(RECORDED DATA):
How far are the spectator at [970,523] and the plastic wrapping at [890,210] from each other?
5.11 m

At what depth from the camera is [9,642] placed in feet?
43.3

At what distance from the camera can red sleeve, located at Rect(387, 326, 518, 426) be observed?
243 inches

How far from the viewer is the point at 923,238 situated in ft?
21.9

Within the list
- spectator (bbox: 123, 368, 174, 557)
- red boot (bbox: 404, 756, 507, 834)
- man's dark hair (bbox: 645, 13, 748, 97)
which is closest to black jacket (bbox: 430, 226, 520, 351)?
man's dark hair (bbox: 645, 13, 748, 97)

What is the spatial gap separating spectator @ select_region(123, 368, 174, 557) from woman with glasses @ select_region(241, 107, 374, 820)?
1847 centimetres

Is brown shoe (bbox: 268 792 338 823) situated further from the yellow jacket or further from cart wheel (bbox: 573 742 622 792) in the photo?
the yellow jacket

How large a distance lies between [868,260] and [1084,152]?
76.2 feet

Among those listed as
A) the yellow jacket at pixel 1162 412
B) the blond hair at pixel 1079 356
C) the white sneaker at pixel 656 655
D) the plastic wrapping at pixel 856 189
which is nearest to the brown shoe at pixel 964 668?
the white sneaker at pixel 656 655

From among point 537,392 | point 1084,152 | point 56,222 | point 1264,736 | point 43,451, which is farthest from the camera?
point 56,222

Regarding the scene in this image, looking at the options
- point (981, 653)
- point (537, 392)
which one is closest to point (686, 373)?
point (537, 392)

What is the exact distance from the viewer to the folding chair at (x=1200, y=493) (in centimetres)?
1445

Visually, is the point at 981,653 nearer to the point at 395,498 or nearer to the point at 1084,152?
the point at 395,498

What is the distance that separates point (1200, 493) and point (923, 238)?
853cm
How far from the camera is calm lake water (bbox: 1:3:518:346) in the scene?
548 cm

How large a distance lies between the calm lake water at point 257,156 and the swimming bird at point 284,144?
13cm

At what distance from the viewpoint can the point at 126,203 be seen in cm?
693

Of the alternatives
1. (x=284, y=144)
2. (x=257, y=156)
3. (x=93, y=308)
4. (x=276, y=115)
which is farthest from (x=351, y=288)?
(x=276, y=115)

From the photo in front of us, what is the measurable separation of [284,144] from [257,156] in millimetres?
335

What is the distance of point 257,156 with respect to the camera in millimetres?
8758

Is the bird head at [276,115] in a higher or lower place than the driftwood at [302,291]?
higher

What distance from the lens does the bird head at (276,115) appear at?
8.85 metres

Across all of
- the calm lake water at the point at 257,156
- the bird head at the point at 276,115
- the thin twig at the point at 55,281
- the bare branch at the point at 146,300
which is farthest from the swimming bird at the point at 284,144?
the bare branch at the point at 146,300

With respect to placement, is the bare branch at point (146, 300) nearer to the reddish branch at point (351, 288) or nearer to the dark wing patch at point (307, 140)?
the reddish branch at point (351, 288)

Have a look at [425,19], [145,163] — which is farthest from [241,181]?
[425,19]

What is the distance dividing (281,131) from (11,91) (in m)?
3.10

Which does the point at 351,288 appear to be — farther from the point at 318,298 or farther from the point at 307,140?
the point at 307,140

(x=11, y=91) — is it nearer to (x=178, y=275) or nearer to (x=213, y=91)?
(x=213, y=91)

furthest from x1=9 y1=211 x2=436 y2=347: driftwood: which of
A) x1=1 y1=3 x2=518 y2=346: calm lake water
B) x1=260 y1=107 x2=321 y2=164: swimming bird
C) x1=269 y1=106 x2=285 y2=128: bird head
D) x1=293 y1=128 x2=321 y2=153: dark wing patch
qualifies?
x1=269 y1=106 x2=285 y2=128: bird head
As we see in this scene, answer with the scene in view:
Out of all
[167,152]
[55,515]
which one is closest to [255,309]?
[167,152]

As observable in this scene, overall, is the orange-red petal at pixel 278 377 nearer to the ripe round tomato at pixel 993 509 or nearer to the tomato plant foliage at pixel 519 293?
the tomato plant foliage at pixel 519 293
---
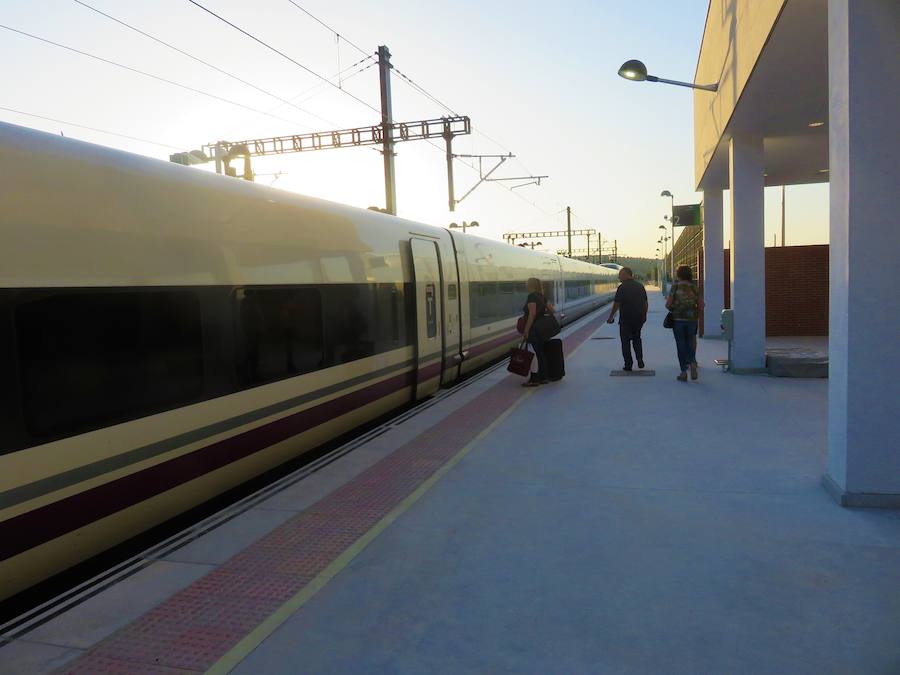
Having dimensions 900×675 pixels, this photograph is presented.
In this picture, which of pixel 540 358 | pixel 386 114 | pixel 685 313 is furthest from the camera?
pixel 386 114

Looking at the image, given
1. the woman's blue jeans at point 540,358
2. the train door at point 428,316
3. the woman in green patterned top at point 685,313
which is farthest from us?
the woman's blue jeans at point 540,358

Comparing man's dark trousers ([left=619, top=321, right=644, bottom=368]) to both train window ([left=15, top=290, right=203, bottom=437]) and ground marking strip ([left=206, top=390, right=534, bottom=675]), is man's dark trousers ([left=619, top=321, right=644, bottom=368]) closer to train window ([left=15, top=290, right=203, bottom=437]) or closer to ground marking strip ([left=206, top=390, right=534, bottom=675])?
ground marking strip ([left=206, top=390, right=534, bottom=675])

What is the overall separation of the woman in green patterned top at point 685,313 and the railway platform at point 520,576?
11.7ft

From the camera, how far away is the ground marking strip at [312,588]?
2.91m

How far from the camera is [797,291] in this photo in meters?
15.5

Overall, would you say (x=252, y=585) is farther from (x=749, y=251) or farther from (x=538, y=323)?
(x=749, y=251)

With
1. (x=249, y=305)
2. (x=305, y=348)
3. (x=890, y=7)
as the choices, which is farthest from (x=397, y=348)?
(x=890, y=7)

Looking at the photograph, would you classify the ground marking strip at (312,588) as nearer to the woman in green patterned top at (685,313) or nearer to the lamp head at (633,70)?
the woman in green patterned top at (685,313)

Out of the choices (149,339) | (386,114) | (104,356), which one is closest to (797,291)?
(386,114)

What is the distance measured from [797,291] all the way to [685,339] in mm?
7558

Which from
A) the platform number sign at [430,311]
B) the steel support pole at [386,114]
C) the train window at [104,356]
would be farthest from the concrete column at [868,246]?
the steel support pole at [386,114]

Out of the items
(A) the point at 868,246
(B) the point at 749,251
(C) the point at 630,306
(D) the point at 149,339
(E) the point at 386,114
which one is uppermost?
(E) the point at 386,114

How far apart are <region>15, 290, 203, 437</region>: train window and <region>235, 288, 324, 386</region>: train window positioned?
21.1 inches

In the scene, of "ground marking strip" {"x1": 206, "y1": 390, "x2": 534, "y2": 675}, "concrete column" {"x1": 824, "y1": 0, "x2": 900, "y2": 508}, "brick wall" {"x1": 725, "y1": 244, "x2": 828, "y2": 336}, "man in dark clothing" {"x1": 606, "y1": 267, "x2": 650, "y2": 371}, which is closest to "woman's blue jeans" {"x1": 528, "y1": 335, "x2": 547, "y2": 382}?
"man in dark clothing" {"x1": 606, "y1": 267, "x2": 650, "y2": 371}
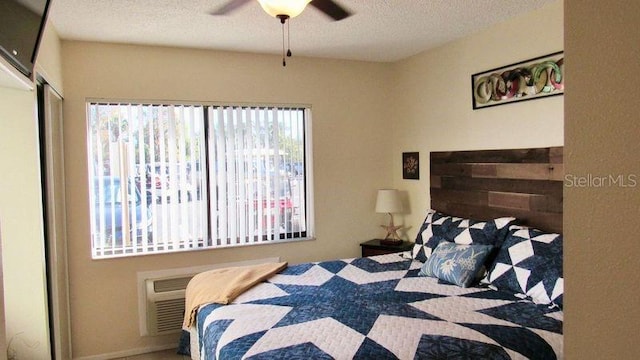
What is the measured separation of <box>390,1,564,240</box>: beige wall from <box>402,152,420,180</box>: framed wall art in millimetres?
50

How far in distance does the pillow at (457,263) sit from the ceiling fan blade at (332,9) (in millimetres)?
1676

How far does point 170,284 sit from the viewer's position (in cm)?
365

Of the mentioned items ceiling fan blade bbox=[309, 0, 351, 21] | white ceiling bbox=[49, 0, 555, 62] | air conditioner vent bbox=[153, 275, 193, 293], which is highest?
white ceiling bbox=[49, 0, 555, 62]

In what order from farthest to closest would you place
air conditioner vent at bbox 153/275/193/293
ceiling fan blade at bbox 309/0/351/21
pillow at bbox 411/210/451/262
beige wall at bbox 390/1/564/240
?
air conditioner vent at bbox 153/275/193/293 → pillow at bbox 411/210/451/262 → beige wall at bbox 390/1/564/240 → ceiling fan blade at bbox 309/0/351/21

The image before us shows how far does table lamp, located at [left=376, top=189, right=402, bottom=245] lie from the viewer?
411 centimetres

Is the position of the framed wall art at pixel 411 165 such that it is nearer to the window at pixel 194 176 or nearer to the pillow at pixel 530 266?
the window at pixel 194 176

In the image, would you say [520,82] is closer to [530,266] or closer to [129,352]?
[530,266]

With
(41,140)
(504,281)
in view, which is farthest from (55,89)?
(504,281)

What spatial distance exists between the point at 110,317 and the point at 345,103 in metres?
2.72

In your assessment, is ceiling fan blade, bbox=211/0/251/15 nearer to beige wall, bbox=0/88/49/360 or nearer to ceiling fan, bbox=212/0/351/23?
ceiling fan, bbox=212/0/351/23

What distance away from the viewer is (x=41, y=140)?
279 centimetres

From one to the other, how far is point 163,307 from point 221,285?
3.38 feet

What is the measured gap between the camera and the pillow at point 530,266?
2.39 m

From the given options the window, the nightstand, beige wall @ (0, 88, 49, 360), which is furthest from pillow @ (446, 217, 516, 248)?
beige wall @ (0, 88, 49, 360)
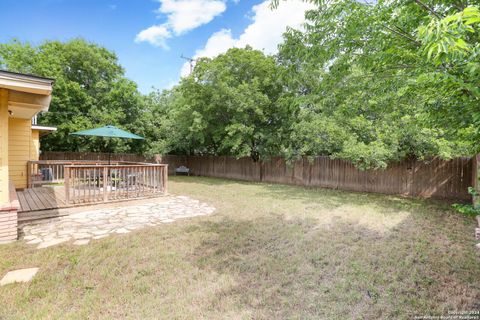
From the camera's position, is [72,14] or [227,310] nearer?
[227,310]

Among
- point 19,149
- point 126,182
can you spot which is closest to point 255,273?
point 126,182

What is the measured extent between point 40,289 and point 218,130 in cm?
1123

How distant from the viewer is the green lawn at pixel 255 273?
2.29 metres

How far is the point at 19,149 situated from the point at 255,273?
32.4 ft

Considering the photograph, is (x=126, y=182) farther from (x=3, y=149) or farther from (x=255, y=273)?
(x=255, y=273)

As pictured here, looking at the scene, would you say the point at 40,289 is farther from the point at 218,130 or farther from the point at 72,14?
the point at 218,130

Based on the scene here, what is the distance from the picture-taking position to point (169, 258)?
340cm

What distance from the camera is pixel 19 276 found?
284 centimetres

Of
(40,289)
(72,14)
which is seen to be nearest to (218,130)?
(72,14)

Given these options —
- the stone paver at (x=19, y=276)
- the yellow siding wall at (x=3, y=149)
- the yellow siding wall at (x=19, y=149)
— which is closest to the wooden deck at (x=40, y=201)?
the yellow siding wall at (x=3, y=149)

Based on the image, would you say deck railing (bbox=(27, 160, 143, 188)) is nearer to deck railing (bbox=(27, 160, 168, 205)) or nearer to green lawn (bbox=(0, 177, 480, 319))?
--
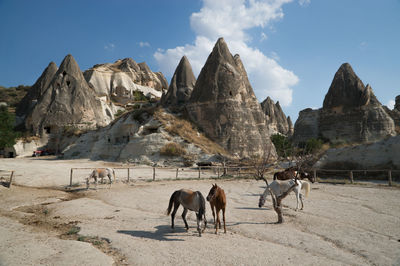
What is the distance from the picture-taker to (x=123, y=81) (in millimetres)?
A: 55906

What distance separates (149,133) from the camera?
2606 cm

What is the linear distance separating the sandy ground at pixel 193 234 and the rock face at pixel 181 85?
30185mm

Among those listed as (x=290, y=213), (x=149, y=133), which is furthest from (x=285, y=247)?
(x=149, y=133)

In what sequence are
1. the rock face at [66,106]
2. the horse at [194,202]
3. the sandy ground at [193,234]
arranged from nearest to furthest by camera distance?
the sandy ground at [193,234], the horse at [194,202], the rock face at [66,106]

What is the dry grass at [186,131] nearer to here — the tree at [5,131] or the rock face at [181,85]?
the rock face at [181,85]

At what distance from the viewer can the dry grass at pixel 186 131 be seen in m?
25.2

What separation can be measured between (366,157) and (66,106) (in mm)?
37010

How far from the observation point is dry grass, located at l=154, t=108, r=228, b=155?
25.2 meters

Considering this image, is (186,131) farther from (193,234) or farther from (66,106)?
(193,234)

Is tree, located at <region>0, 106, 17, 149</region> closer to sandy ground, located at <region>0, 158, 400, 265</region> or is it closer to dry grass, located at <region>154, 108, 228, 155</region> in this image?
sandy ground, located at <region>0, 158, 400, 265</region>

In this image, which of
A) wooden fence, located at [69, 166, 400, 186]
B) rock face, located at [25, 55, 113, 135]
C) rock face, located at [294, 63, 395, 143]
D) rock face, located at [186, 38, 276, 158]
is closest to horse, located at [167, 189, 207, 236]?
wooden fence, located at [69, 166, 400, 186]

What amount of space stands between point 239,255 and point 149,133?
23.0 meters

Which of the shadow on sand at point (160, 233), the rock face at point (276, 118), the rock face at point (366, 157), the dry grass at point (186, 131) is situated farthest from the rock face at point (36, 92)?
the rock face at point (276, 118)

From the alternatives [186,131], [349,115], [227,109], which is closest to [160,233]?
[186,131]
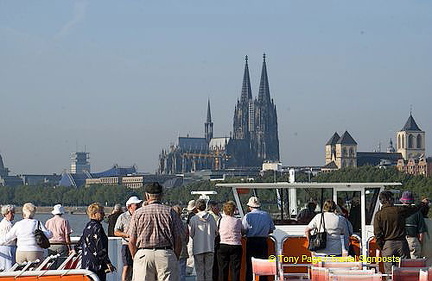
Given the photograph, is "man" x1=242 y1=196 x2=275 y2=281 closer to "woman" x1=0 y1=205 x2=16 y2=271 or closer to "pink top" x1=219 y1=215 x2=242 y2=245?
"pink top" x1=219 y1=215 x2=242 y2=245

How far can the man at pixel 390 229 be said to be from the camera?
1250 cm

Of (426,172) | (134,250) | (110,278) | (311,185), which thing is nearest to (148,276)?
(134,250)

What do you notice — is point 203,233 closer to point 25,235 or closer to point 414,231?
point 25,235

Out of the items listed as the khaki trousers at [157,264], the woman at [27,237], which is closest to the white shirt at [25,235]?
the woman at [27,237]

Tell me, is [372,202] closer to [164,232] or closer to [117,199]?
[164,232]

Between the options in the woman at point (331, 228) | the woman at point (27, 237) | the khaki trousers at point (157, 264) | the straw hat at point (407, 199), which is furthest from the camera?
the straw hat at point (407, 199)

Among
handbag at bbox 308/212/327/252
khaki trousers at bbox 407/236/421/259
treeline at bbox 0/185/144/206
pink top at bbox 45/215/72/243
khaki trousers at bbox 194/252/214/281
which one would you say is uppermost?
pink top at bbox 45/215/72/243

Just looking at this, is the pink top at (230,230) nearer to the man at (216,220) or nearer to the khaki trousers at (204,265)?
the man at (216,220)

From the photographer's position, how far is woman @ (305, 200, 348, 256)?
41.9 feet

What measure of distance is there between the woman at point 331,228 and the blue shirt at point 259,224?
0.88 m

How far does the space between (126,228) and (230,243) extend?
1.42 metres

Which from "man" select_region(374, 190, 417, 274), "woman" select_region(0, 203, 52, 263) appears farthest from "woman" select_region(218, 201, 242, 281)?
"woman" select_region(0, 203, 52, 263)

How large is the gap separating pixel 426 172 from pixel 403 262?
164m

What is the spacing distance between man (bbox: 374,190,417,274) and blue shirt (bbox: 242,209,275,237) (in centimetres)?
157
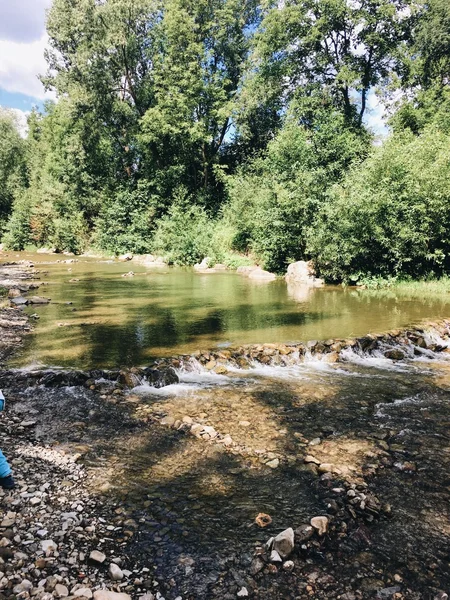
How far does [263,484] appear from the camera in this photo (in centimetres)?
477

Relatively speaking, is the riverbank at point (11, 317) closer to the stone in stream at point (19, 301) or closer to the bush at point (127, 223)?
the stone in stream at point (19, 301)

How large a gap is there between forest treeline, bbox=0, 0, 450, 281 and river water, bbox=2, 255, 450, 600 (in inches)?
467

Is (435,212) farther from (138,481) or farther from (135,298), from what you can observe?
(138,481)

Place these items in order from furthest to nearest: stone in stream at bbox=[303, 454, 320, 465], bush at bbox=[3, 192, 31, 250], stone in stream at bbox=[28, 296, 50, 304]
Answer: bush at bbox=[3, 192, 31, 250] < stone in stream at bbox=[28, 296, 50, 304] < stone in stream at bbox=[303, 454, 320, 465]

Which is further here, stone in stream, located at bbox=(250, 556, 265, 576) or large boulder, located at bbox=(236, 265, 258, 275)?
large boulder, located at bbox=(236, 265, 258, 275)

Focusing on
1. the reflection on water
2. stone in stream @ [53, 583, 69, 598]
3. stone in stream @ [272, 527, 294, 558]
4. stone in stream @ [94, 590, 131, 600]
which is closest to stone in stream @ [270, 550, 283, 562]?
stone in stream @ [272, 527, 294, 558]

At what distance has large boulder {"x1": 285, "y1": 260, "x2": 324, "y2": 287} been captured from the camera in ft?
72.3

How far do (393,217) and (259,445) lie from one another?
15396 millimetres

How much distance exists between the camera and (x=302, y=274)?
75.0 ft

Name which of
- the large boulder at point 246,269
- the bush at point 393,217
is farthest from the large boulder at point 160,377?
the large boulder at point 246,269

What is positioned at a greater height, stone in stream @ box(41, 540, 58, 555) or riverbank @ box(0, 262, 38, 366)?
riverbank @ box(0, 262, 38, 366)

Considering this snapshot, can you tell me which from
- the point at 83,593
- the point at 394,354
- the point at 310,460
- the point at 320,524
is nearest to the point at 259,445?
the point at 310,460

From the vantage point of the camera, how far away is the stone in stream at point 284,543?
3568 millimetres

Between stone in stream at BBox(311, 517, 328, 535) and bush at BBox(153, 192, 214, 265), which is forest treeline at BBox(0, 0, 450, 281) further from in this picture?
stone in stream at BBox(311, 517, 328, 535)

(REQUEST):
Count how many lines in the records above contain the string "spectator", with case counting, and reply with only that number.

(RESPONSE TO THE TASK):
3